Rashid, who is an Ismaili Muslim, said beauty and spirituality are linked within the faith. That’s seen in the new center, he says.
“Anybody can look at it and admire it, and hopefully it invites people to think about their role in the world,” Rashid said. “I think good art does that and invites people to think about their place in the world. And I think architecture is really the most public and popular art we have in this country.”
Shaukat Maredia has been leading one of Houston’s busiest eateries, Aga’s Restaurant and Catering, since 2010. As an Ismaili himself, he has visited the center starting from its early stages and said people are reaching out from across the world to learn how they can visit.
Maredia said his restaurant will prepare food for 25,000 people, free of charge, for an exclusive event at NRG Park with the Aga Khan V on Friday.
“Aga’s is not only for the Muslim community, however, it’s tailored around the Muslim community,” Maredia said. “Any religious celebrations, any religious holidays, any nonprofit organizations, mosques – they’re important to Aga’s. We want to support the organizations, the mosques, the people of Houston.”
A cultural center
Ismaili Center spokesperson Omar Samji said the prayer hall accounts for around 8% of the building. He said while some other large places of worship are primarily congregation spaces, the Ismaili Center includes rooms for theater, education, conferences and art exhibitions.

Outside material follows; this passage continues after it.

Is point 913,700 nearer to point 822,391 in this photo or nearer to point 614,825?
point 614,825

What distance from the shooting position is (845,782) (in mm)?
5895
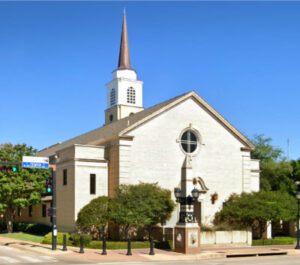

Moussavi, whose firm was handpicked for the project by Aga Khan IV after winning an international competition in 2019, said the center goes beyond faith.
“It’s a cultural center. That’s how we should talk about it,” Moussavi said. “You wouldn’t go to the Museum of Fine Arts (where) its patrons may have been Christians, and call it a church, right?”
When a Jamatkhana, or prayer center for Ismailis, opened in Cedar Park in 2018, Gov. Greg Abbott delivered the keynote speech. He thanked the 2,500 Ismaili volunteers who dedicated more than 13,000 hours to the evacuation and recovery efforts in the aftermath of Hurricane Harvey, according to the official Ismaili community site.
He wasn’t present at Thursday’s ceremony.
“It’s been a very enjoyable collaborative relationship with mayors that have really been champions of it,” Samji said. “At the state level, it’s a little more of a concept.”
As state leaders like Abbott have spoken out against “Sharia law,” Samji said he believes much of the pushback on the Muslim world comes from a place of misunderstanding the diversity of the faith.
“It gets painted with a very broad brush, and I think we would notice right away if we were doing that with other faith groups,” he said. “If you painted all of Protestant Christianity with one brush, it would be pretty well understood by everybody that that’s not representational.”